→ **Required work**
Answer these questions about the Form 8-K cover page below.
(a) What date is given as the date of the earliest event reported?
(b) What is the exact name of the registrant?
(c) In which city are the principal executive offices located?

→ **Extract provided**
• • • • • • •
Current Report Filing (8-k)
July 25 2013 - 5:02PM
Edgar (US Regulatory)
UNITED STATES
SECURITIES AND EXCHANGE COMMISSION
Washington, D.C. 20549
FORM 8-K
CURRENT REPORT
Pursuant to Section 13 OR 15(d)
of
The Securities Exchange Act of 1934
Date of Report (Date of earliest event
reported): July 19, 2013
General Steel Holdings, Inc.
(Exact name of registrant as specified
in its charter)
Nevada |
|
001-33717 |
|
41-2079252 |
(State or other jurisdiction
of incorporation) |
|
(Commission File Number) |
|
(IRS Employer
Identification Number) |
Level 21, Tower B, Jia Ming Center
No. 27 Dong San Huan North Road
Chaoyang District, Beijing, China 100020
(Address of principal
executive offices)
Registrant’s telephone number,
including area code:
+ 86 (10) 57757691
(Former name or former address, if changed
since last report)
Check the appropriate box below if the Form 8-K filing is intended
to simultaneously satisfy the filing obligation of the registrant under any of the following provisions:
| ¨ | Written communications pursuant to Rule 425 under the Securities Act
(17 CFR 230.425) |
| ¨ | Soliciting material pursuant to Rule 14a-12 under the Exchange Act
(17 CFR 240.14a-12) |
| ¨ | Pre-commencement communications pursuant to Rule 14d-2(b) under the
Exchange Act (17 CFR 240.14d-2(b)) |
| ¨ | Pre-commencement communications pursuant to Rule 13e-4(c) under the
Exchange Act (17 CFR 240.13e-4(c)) |
Item 3.01.
• • • • • • •
→ **Supplied data**
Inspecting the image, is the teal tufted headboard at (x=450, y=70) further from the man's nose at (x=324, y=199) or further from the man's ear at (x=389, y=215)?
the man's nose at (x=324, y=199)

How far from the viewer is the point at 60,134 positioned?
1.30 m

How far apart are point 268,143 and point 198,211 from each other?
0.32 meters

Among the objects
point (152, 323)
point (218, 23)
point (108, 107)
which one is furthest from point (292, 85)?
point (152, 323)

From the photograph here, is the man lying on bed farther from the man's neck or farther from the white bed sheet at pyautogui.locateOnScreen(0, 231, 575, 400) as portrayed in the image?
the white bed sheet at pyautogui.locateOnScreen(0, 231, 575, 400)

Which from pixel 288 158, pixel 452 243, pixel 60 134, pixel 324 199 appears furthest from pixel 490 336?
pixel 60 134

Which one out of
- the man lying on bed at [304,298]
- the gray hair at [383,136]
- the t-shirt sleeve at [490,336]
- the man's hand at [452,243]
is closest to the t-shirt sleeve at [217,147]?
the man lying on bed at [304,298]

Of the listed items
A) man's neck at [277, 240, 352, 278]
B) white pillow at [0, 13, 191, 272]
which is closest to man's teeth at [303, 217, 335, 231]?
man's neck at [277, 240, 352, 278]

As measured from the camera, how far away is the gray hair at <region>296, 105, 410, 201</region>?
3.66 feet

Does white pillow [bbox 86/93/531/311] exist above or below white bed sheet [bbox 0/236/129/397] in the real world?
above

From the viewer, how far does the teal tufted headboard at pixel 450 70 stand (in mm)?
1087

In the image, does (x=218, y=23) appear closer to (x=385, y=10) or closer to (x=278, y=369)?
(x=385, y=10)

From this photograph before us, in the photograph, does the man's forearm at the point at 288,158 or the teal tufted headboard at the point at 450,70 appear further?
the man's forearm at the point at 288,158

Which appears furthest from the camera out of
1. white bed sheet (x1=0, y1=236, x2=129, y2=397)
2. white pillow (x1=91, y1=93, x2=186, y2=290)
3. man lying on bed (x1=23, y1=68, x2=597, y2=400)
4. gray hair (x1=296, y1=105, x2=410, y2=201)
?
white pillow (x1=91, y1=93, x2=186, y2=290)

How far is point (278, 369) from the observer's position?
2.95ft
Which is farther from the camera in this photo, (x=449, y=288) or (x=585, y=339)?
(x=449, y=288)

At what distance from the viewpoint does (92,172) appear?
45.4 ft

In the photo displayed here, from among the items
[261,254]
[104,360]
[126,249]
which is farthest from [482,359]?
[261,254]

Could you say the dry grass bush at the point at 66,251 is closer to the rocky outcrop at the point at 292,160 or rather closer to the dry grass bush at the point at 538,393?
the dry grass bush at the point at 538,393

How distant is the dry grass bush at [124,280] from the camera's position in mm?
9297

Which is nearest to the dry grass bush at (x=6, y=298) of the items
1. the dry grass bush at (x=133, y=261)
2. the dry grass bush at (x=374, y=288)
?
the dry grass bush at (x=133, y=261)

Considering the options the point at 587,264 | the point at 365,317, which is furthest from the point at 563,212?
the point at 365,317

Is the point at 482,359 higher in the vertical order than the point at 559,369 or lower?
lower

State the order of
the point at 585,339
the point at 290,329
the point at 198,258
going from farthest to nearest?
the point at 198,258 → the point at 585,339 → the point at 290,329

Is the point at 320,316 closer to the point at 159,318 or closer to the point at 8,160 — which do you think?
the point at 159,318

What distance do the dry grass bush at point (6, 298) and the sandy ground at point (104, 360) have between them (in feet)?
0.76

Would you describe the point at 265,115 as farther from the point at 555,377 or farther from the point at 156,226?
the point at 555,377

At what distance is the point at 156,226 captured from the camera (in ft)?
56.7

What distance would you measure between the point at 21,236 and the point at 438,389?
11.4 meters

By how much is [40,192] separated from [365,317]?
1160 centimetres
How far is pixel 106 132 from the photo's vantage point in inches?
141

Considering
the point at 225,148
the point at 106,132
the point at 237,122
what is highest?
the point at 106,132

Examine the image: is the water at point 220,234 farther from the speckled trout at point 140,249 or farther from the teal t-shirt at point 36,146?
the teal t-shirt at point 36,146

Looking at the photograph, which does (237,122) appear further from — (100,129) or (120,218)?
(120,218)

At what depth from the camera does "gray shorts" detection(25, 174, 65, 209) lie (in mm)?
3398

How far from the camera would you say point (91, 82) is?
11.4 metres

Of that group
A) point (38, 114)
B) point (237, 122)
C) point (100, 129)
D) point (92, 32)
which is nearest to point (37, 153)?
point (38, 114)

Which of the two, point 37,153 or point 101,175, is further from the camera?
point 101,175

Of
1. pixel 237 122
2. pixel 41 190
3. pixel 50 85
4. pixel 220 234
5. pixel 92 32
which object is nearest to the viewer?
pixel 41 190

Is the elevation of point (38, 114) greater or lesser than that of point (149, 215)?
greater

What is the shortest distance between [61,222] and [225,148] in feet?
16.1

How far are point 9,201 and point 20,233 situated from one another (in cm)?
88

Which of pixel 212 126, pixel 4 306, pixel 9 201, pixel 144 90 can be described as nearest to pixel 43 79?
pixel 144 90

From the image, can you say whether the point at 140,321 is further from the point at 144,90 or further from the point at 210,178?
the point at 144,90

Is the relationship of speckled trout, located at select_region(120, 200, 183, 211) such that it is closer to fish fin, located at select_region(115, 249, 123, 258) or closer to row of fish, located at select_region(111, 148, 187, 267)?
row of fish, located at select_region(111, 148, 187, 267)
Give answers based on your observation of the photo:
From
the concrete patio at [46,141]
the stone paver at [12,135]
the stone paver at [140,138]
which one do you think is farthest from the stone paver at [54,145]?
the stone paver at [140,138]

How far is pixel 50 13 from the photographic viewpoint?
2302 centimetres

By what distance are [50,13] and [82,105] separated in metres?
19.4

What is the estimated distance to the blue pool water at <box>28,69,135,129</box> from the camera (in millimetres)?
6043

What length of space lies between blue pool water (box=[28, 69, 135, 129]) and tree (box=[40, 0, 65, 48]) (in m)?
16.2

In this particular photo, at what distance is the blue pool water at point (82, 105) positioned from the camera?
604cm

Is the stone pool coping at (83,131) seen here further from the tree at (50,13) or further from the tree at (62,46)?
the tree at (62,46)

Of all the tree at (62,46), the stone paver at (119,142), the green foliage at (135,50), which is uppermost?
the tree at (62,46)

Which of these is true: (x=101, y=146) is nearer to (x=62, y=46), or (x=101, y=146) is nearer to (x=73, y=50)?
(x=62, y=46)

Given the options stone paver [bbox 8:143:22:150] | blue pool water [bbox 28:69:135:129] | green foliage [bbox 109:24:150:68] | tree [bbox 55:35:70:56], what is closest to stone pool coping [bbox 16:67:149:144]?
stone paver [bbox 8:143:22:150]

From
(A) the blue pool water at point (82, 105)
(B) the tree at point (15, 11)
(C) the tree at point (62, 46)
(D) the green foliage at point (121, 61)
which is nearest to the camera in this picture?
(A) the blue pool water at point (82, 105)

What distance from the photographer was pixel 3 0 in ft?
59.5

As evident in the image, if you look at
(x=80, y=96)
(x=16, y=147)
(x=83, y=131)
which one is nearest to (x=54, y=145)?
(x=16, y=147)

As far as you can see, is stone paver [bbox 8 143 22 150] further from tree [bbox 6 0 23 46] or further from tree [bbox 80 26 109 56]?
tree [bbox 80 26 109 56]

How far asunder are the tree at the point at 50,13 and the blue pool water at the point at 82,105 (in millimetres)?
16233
• • • • • • •
→ **Answer to this exercise**
(a) July 19, 2013
(b) General Steel Holdings, Inc.
(c) Beijing, China